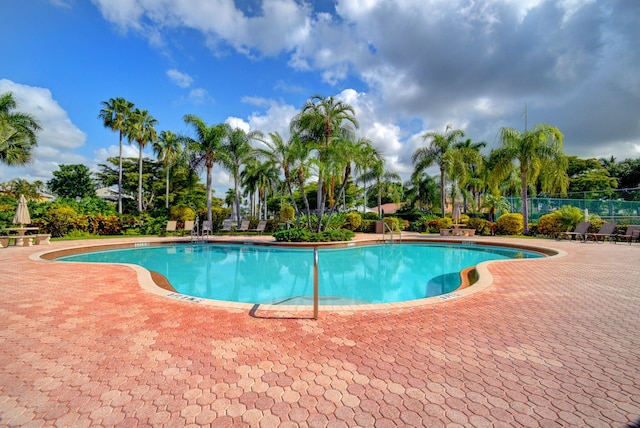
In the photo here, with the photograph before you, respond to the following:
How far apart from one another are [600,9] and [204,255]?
17.7 meters

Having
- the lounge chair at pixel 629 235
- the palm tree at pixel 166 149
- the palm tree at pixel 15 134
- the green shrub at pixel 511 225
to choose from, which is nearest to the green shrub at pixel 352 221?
the green shrub at pixel 511 225

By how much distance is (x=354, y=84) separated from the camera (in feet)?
56.9

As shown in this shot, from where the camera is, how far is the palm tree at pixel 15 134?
17250 mm

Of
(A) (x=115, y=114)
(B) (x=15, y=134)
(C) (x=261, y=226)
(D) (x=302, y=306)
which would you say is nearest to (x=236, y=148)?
(C) (x=261, y=226)

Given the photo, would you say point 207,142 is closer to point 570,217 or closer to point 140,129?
point 140,129

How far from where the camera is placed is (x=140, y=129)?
2472 centimetres

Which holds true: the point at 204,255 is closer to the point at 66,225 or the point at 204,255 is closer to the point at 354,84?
the point at 66,225

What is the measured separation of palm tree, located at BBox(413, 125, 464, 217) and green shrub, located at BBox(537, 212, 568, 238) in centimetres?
638

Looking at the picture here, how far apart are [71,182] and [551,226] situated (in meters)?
50.1

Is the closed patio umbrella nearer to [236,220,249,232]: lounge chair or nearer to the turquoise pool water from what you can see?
the turquoise pool water

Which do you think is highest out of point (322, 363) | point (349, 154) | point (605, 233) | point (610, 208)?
point (349, 154)

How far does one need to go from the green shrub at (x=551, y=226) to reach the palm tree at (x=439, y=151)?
6380 millimetres

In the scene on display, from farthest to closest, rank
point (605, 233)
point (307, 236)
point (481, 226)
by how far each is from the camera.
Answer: point (481, 226)
point (307, 236)
point (605, 233)

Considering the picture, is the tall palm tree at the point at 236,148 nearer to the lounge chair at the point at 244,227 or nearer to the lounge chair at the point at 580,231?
the lounge chair at the point at 244,227
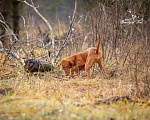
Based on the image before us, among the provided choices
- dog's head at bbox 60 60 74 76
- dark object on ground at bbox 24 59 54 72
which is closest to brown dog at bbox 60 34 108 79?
dog's head at bbox 60 60 74 76

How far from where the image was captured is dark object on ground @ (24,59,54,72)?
488cm

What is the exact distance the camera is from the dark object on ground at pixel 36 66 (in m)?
4.88

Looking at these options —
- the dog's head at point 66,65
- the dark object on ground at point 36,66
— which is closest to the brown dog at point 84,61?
the dog's head at point 66,65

■ Goal:
Copy everything in the data above, from the line that contains "Considering the picture, is" down through the end of the data, and leave the pictures out of your answer.

■ Result of this task:
Considering the picture, is the tall palm tree at the point at 236,148 nearer to the lounge chair at the point at 244,227 or nearer to the lounge chair at the point at 580,231?
the lounge chair at the point at 244,227
Based on the image before us, among the provided choices
- dog's head at bbox 60 60 74 76
- dark object on ground at bbox 24 59 54 72
which is closest to brown dog at bbox 60 34 108 79?
dog's head at bbox 60 60 74 76

How far from where the image was captured is dark object on ground @ (24,59,54,72)?
488cm

What is the exact distance the camera is from the dark object on ground at pixel 36 66 (in m)?
4.88

Looking at these options —
- the dog's head at point 66,65
- the dark object on ground at point 36,66
— which is closest to the brown dog at point 84,61?
the dog's head at point 66,65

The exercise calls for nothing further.